Tom Hollander’s performance has critics swooning over Patriots at the Noël Coward Theatre.
The acclaimed actor plays Boris Berezovsky — a man who, according to our reviewer Nick Curtis, was an “oligarch who wanted to save Russia through capitalism, at considerable personal profit”.
Hollander stars opposite Will Keen as Vladimir Putin, with the two men in discussion as to what direction Russia should take throughout the 1990s.
Patriots will be at the Noël Coward until August 19, having made the step up to the West End from the Almeida theatre in Islington.
But what is Patriots about and is this a true story of recent Russian history?
What happens in Patriots?
Rupert Goold’s production begins in 1991, in the immediate aftermath of the fall of Communism and the destruction of the Berlin Wall.
In the days of Boris Yeltsin’s regime, maths prodigy Boris Berezovsky is able to get rich through the selloff of Russian assets. He considers himself a patriot and, with the help of Roman Abramovich, amongst others, he is able to help his friend Vladimir Putin ascend to the Kremlin.
However, the Putin dream gradually turns into a nightmare as the friend becomes a foe around the time the politician became an autocrat.
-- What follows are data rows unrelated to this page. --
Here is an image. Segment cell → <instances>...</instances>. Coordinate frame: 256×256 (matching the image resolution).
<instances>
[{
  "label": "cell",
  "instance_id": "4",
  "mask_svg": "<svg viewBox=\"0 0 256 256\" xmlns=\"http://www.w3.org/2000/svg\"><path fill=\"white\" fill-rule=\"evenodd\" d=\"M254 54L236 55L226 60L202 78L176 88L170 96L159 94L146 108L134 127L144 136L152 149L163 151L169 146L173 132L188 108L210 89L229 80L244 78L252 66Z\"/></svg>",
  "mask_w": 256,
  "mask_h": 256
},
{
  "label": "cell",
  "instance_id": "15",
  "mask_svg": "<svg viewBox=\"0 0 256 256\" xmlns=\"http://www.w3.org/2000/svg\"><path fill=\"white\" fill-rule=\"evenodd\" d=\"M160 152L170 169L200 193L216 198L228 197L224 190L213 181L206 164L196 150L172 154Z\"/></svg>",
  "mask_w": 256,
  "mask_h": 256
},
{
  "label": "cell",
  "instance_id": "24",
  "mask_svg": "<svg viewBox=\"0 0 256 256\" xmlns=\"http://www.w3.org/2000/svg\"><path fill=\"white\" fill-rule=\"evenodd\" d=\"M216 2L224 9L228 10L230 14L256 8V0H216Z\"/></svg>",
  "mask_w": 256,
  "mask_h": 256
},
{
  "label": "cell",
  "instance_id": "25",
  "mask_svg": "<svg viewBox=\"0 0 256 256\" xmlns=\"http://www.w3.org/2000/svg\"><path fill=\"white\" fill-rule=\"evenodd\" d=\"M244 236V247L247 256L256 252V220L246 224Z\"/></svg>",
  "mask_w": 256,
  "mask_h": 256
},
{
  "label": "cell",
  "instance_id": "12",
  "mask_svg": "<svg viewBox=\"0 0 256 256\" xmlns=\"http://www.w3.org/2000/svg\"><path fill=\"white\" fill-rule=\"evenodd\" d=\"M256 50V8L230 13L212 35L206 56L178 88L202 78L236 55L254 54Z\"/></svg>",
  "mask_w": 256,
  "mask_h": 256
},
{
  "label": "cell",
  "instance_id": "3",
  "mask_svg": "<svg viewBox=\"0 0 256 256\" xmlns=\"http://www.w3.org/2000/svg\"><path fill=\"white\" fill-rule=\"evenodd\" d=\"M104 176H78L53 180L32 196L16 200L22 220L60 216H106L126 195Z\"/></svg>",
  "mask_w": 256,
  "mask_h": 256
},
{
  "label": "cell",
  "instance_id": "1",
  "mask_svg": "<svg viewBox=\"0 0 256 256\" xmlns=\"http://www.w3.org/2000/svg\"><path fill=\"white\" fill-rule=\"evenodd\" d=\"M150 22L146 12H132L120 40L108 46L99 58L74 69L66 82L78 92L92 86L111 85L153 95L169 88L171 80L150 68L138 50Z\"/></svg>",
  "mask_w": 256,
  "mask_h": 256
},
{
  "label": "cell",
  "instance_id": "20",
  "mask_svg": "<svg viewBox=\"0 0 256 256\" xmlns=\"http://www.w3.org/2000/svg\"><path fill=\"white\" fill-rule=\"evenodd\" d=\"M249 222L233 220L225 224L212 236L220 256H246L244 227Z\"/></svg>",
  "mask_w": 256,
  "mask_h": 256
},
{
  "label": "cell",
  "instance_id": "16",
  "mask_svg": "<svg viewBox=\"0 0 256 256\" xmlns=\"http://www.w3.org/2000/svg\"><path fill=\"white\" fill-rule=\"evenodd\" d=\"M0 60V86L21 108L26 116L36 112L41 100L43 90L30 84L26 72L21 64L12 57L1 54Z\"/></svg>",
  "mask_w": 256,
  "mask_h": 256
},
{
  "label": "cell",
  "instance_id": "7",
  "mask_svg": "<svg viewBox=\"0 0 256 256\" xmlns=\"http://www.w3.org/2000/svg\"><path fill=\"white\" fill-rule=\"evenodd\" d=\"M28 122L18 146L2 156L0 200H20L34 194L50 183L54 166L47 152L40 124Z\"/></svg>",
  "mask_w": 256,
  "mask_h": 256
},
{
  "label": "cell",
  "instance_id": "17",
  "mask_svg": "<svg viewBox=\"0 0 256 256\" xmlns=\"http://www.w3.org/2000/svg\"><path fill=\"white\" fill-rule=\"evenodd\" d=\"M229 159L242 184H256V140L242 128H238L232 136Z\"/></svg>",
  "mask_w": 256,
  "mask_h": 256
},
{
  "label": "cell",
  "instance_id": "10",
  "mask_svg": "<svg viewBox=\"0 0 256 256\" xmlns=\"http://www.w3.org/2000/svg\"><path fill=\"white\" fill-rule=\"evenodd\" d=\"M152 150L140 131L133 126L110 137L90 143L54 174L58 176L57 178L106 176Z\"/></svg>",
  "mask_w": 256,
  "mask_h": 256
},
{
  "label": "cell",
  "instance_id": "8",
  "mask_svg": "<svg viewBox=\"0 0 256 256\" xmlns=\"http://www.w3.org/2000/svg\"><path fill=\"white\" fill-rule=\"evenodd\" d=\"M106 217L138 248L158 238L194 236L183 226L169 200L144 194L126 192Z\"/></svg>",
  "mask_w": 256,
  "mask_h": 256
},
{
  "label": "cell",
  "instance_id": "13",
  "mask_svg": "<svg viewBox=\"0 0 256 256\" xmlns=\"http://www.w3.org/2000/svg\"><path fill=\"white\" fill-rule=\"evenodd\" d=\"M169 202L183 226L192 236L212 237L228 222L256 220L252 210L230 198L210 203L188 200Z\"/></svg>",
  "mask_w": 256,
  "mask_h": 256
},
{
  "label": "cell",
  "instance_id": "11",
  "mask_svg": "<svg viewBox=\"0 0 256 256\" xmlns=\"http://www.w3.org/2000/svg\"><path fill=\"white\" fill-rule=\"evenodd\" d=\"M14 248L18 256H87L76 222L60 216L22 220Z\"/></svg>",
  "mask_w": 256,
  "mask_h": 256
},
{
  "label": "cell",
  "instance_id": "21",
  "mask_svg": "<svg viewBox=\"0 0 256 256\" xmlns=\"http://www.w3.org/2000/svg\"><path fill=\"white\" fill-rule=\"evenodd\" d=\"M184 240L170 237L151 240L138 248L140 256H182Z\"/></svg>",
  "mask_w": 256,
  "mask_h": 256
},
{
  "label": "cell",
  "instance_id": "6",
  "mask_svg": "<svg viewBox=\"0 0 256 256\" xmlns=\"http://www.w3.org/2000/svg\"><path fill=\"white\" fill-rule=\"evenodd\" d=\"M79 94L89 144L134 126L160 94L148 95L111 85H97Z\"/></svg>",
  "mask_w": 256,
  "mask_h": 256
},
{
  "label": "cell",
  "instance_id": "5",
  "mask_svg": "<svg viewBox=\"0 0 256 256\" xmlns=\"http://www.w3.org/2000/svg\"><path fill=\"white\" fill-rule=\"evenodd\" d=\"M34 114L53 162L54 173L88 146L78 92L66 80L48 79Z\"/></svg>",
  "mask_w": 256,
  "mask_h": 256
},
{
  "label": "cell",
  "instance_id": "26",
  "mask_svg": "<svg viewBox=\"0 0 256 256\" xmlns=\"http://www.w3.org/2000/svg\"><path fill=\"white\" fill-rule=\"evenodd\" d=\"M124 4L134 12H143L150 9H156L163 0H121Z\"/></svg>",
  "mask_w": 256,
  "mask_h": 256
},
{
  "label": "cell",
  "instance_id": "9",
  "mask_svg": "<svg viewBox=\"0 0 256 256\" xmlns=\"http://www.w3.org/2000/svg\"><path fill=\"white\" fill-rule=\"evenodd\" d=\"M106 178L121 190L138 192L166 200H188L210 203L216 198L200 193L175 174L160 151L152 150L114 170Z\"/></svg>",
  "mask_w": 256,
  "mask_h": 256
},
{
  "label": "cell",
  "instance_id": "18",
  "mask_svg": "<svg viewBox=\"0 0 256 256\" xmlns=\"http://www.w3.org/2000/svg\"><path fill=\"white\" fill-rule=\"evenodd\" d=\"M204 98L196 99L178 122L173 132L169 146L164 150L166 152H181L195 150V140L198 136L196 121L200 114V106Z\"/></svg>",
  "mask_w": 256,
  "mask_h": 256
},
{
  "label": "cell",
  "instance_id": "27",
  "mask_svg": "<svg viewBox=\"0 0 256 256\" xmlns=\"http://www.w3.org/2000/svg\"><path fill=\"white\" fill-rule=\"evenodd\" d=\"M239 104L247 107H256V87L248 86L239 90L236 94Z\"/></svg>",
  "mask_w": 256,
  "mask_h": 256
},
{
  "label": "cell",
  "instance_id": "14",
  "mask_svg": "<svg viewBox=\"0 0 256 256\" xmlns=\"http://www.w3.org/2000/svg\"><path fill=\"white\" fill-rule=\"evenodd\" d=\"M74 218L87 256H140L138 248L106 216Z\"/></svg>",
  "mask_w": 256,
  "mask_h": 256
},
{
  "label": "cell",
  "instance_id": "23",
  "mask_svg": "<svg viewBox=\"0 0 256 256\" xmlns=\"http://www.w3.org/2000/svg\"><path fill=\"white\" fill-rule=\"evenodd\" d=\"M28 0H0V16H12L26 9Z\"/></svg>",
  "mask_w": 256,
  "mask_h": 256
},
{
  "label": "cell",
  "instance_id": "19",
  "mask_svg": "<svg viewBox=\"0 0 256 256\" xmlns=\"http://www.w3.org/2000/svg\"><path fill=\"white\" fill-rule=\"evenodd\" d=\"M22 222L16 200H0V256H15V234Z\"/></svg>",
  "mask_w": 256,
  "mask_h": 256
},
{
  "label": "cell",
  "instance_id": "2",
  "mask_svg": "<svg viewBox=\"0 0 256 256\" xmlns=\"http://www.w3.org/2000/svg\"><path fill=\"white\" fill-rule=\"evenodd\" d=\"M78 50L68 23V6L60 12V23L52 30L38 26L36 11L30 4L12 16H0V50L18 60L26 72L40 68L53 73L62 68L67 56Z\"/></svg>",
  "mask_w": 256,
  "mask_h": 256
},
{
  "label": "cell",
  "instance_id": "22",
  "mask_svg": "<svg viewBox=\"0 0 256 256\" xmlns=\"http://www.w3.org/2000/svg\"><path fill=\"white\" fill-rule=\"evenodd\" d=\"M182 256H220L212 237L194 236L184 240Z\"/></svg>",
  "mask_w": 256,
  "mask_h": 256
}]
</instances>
Or so we are led to believe.
Who was Tom Hollander’s character Boris Berezovsky in real life?
Born in 1946 in Moscow, Mr Berezovsky had a relatively unnoteworthy career until the 1990s, when the plutocrat did indeed make a £2 billion fortune through business deals as the Russian state was privatised.
He invested in car manufacturing and set up the All-Russia Automobile Alliance. Alongside this, he took over television channels and assisted Mr Abramovich in buying an oil company. He was also a politician — which will be explored below.
All of his success was achieved despite an attempt on his life in the form of a car bombing.
Mr Berezovsky was married twice and had a third partner at the time of his death. He was 67 when he died in 2013.
What was Boris Berezovsky’s relationship with Vladimir Putin?
What makes the play interesting is the contrasting fortunes of both men and how they play a part in each other’s fortunes.
Mr Berezovsky was a supporter of 1990s Russian premier Boris Yeltsin, and helped to finance and organise the president’s re-election campaign in 1996.
In the subsequent years, he established a tight-knit circle of advisors around Mr Yeltsin, called The Family, with the aim of finding a suitable successor who was considered more electable than their heir-in-theory, Foreign Minister Yevgeny Primakov.
Mr Putin was deputy mayor of St Petersburg when he called on Mr Berezovsky for help in getting to the Kremlin. And, in only a few years, the influence of The Family was key in helping deliver Mr Putin to the brink — with the current Russian president taking over from Mr Yeltsin in 2000.
Mr Berezovsky was himself elected to the Duma, the Russian assembly, on the back of a show of support for Mr Putin. However, in 2000, he resigned and turned against Mr Putin, who in turn became an enemy. Mr Berezovsky left Russia towards the end of 2000.
He began to sell off his Russian assets and was granted political asylum in the UK, where he lived in Berkshire, although never far from scrutiny or legal action.
How did Boris Berezovsky die?
A coroner recorded an open verdict on the death of Mr Berezovsky after he died in 2013.
He was found hanging by a scarf in the bathroom of his ex-wife’s home in Ascot. But, while his postmortem was said to not reveal any signs of foul play, it was also not ruled that he had killed himself.